Deskripsi Latihan
Menurut pengantar materi kuliah sosiologi, kebudayaan dan peradaban dewasa ini merupakan hasil dari apa?
### Bacaan Pilihan
10 Februari 2012

Materi Kuliah Sosiologi


Pengantar
Tanpa disadari kita sebenarnya sudah belajar sedikit tentang sosiologi, misalnya
·         Selama hidupnya dia sudah enjadi anggota masyarakat dan sudah mempunyai pengalaman-pengalaman dalam hubungan social atau hubungan antar manusia.
·         Sejak lahir di dunia, dia sudah berhubungan dengan orang tuannya, semakin meningkat usiannya, bertambah luas pula pergaulannya dengan manusia lain di dalam masyarakat.
·         Dia memahami bahwa kebudayaan dan peradaban dewasa ini merupakan hasil perkembangan masa-masa yang silam.
·         Dia pun mnyadari bahwa di dalam pelbagai hal, dia mempunyai persamaan-persamaand engan orang lain, sedangkan dalam hal-hal lain dia mempunyai sidafat-sifat yang khas sehingga berbeda dengan orang lain.
Semunya ini merupakan pengetahuan yang bersifat sosiologis, karena keikutsertaannya dalam hubungan-hubungan social.

Apakah sosiologi itu?
######
### Kutipan Data
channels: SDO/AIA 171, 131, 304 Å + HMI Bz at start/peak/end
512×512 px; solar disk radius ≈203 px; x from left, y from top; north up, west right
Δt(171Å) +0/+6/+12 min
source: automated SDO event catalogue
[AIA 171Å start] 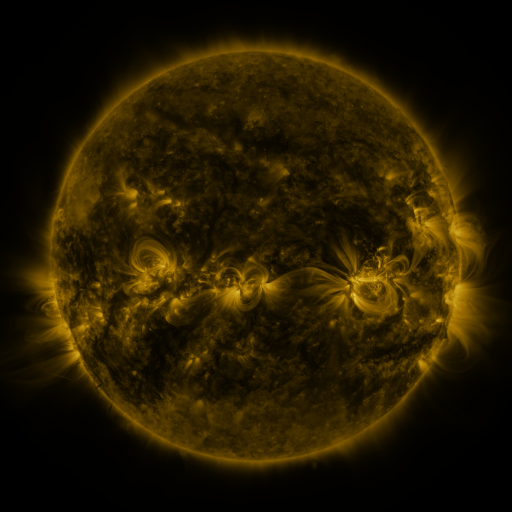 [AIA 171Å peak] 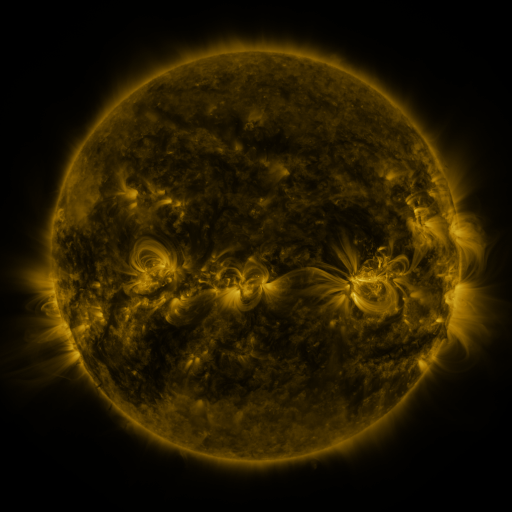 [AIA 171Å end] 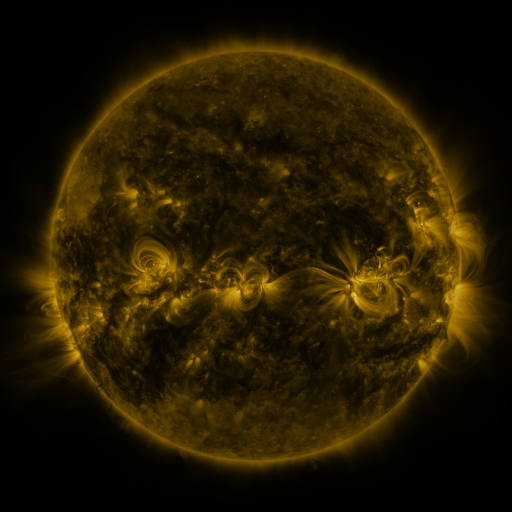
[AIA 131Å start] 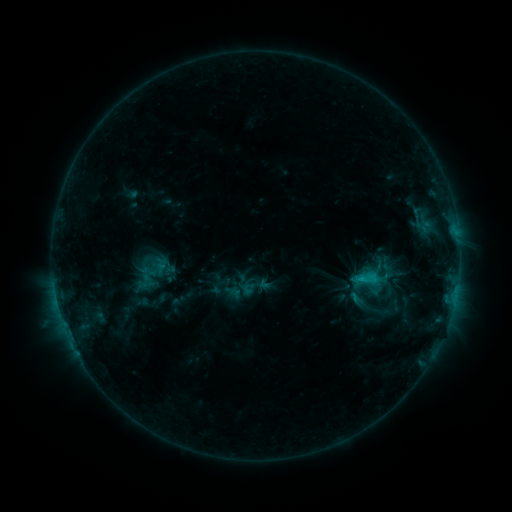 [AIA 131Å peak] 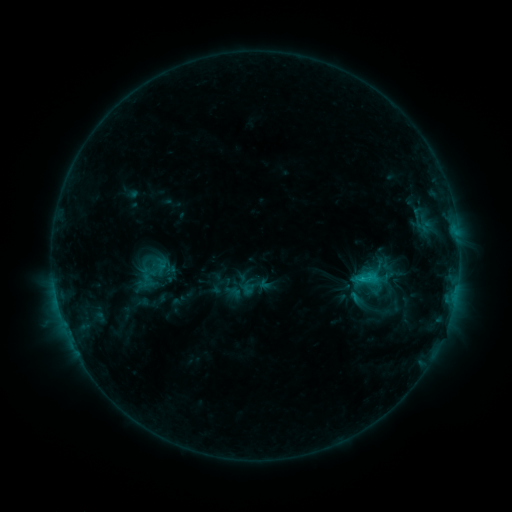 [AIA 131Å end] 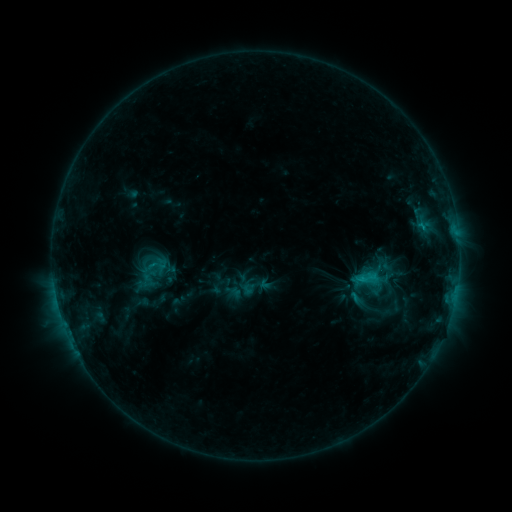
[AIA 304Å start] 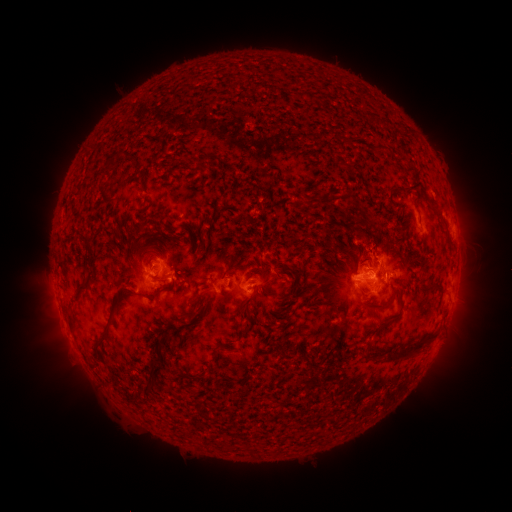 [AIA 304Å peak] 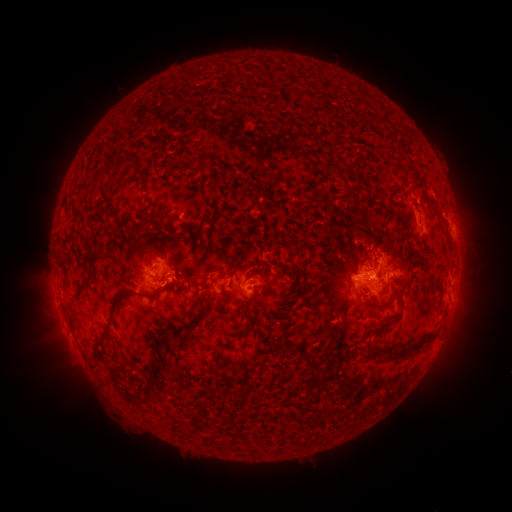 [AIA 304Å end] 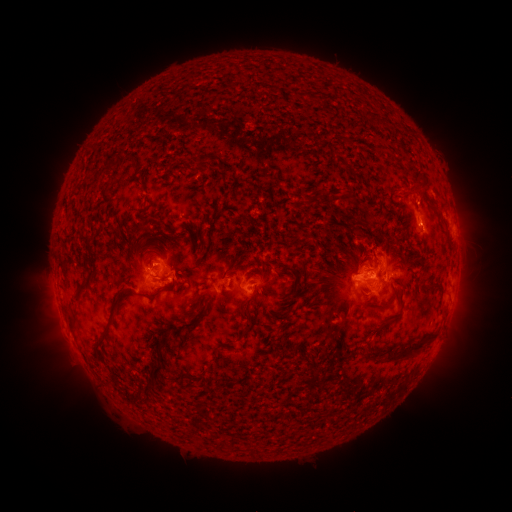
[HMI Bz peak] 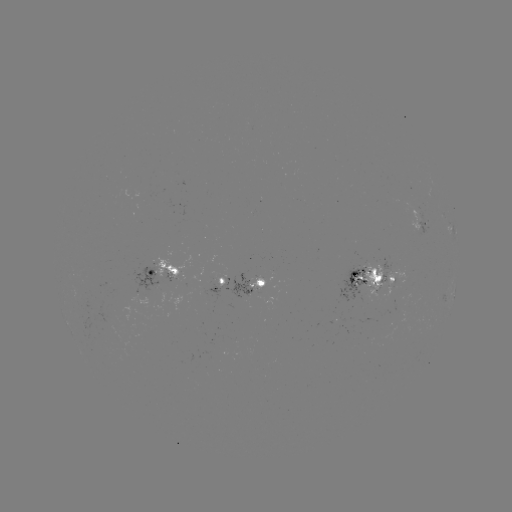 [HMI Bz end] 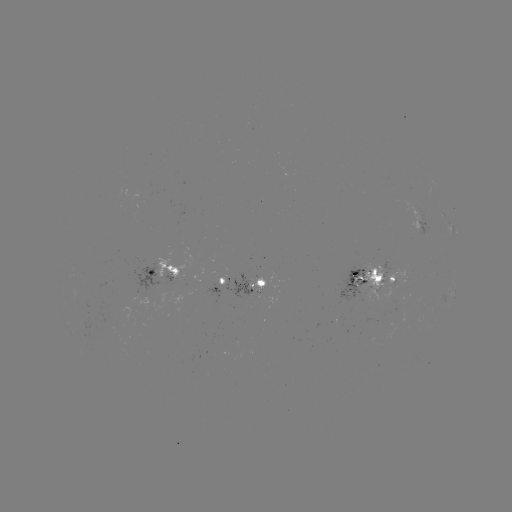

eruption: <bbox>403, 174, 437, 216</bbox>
######
### Kutipan Data
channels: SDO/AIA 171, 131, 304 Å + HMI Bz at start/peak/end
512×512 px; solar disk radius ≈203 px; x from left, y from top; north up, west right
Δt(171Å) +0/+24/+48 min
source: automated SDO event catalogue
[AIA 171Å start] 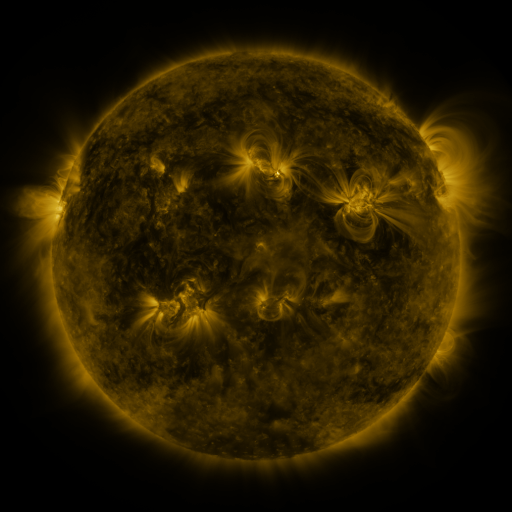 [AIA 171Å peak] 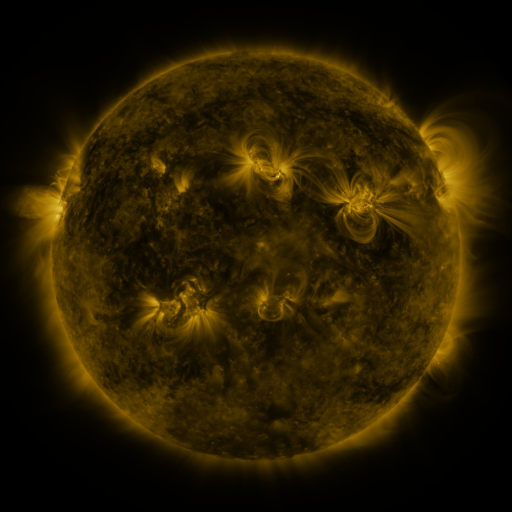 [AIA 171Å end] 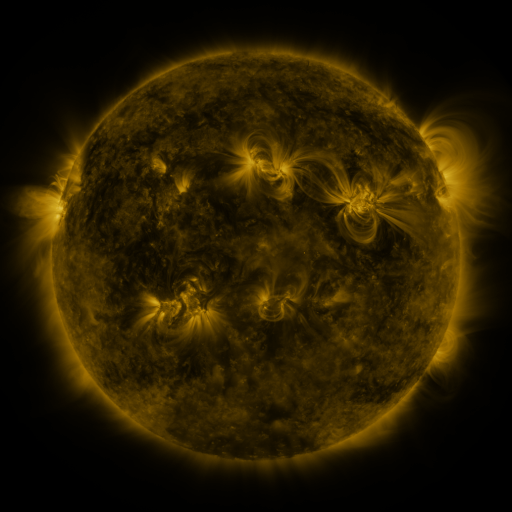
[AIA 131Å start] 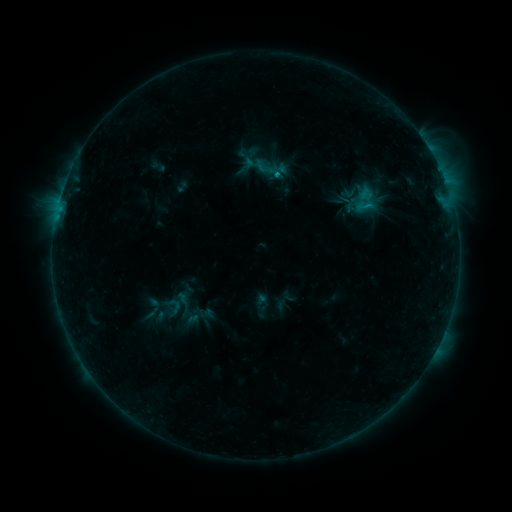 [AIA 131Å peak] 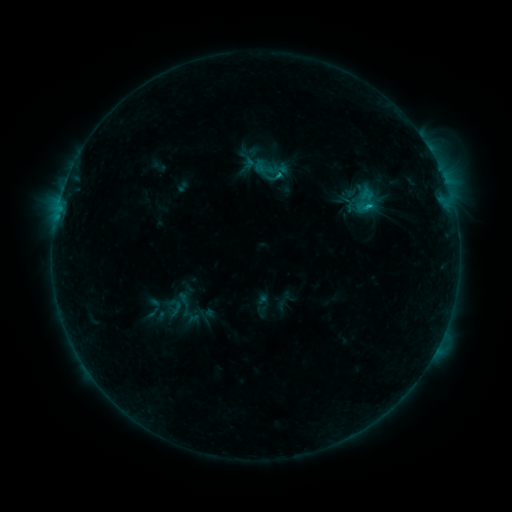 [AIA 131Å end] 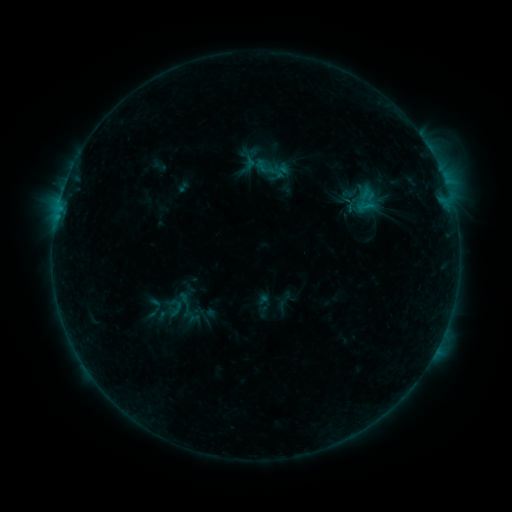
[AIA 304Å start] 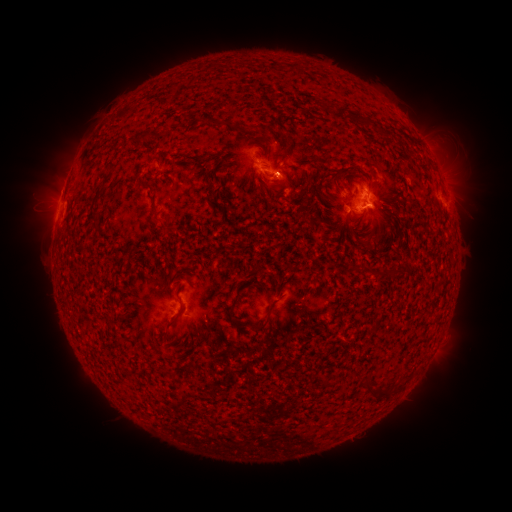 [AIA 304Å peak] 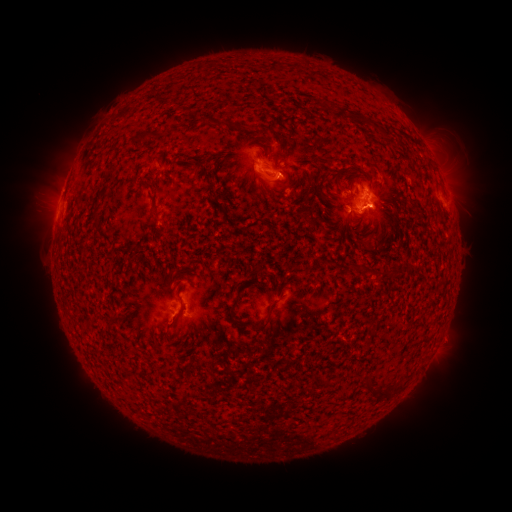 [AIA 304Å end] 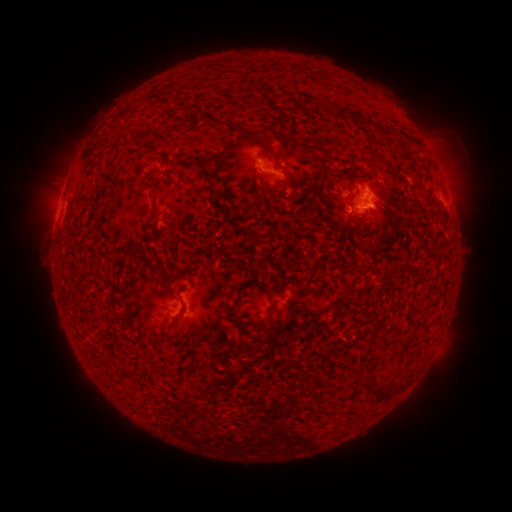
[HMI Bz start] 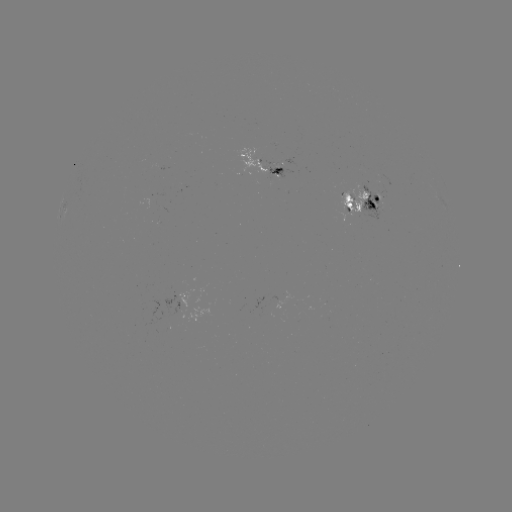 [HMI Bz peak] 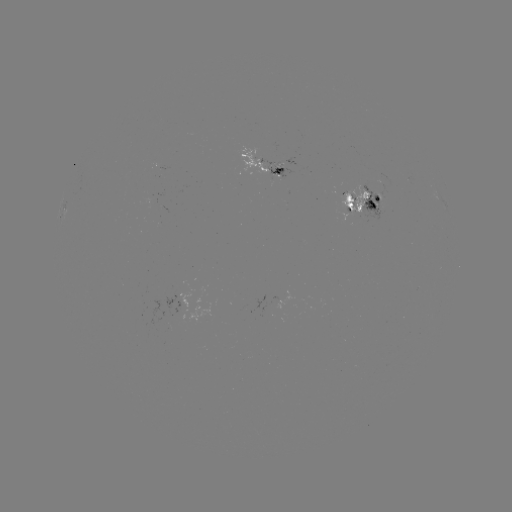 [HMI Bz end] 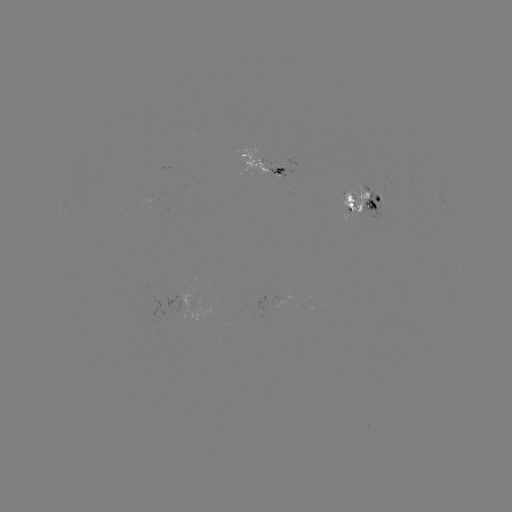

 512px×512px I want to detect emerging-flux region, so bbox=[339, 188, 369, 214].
######
Jawaban Lengkap
Kebudayaan dan peradaban dewasa ini merupakan hasil perkembangan masa-masa yang silam.